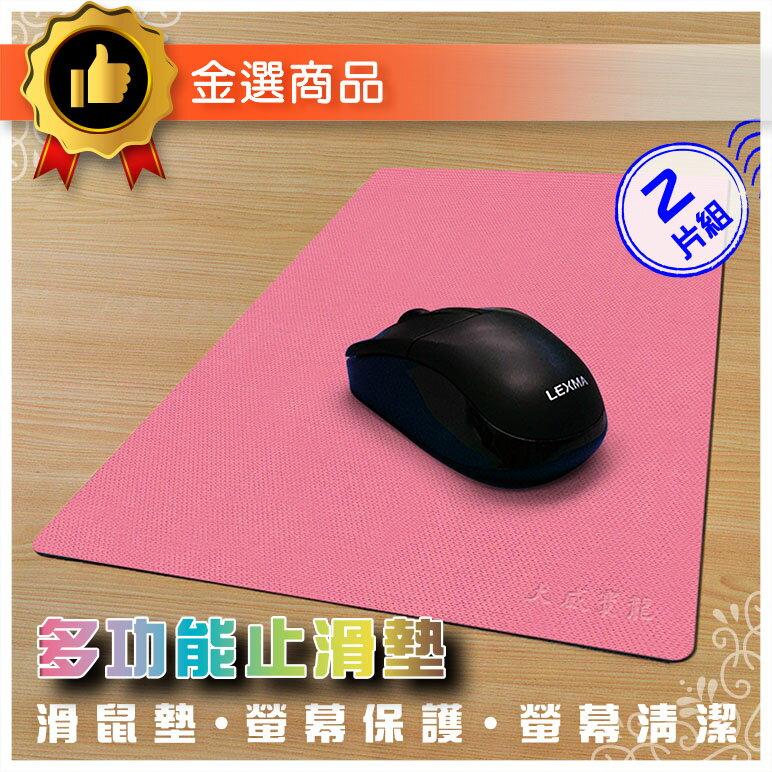*滑鼠墊*專利 超薄 防滑墊-布面適羅技電競光學滑鼠-可擦拭保護筆電蘋果MAC電腦螢幕/大威寶龍【多功能止滑墊】舒適款 2片組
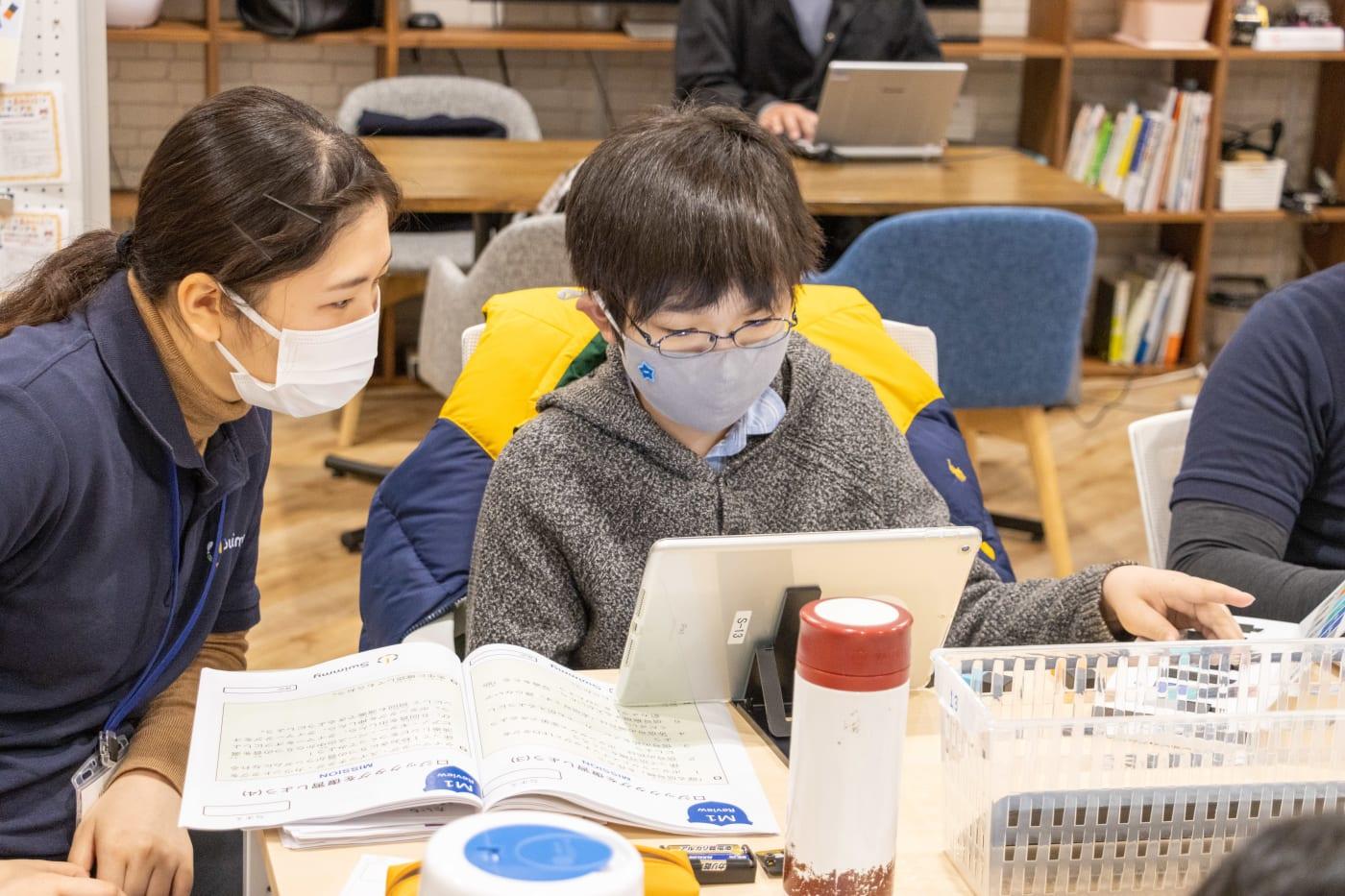 MESH プログラミングスクール 小学生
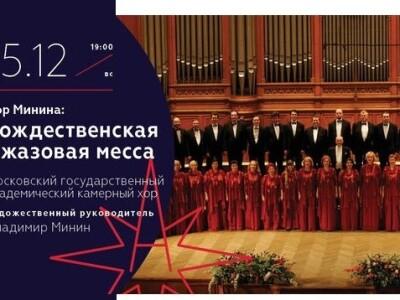 Хор Минина. Рождественский концерт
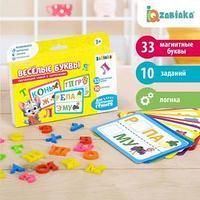 Обучающий набор магнитные буквы с карточками 'Весёлые буквы', по методике Монтессори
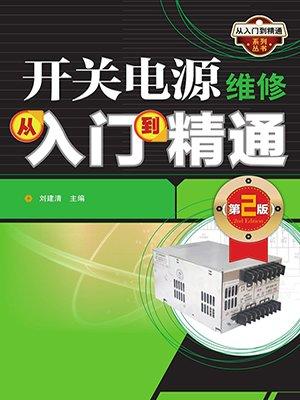 开关电源维修从入门到精通(第2版) (从入门到精通系列丛书)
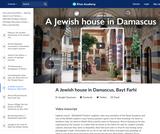A Jewish house in Damascus, Bayt Farhi
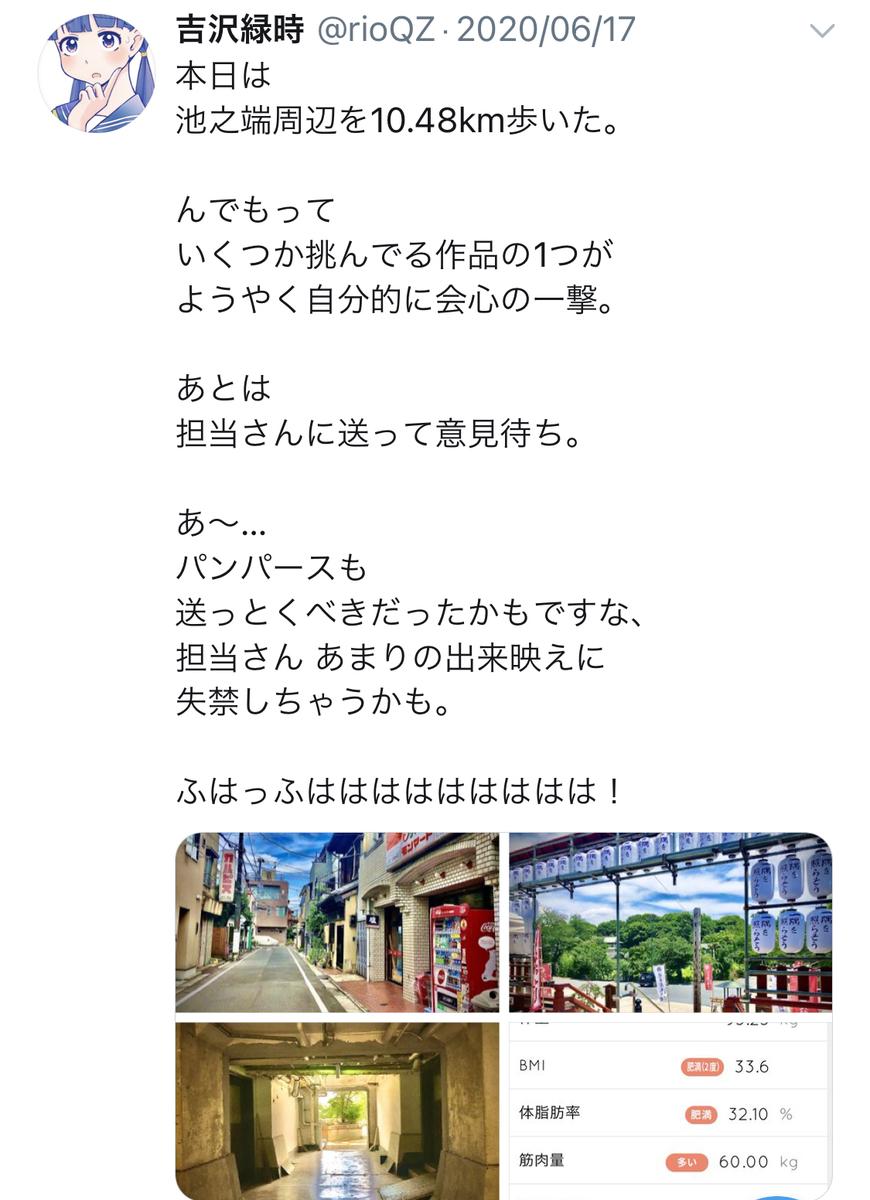 f:id:ryokuji:20201210121405j:plain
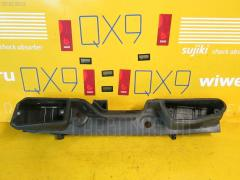 Решетка под лобовое стекло Bmw 7-series E38-GK22 Фото 4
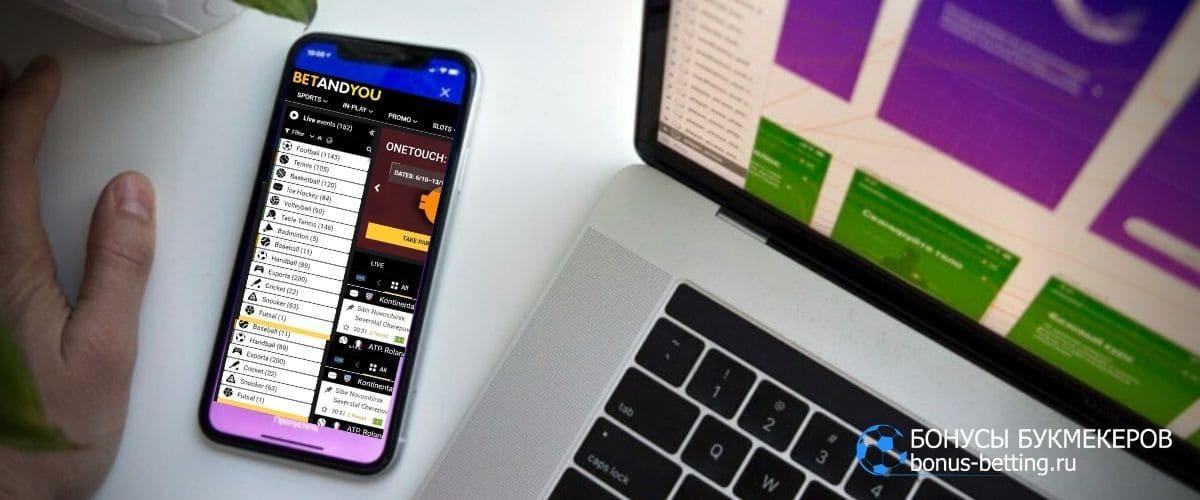 Betandyou мобильное приложение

DIRECTIONS: Each entry above must come back exactly as written. Drop the images.

SOLUTION:
*滑鼠墊*專利 超薄 防滑墊-布面適羅技電競光學滑鼠-可擦拭保護筆電蘋果MAC電腦螢幕/大威寶龍【多功能止滑墊】舒適款 2片組
 MESH プログラミングスクール 小学生
 Хор Минина. Рождественский концерт
 Обучающий набор магнитные буквы с карточками 'Весёлые буквы', по методике Монтессори
 开关电源维修从入门到精通(第2版) (从入门到精通系列丛书)
A Jewish house in Damascus, Bayt Farhi
 f:id:ryokuji:20201210121405j:plain
 Решетка под лобовое стекло Bmw 7-series E38-GK22 Фото 4
 Betandyou мобильное приложение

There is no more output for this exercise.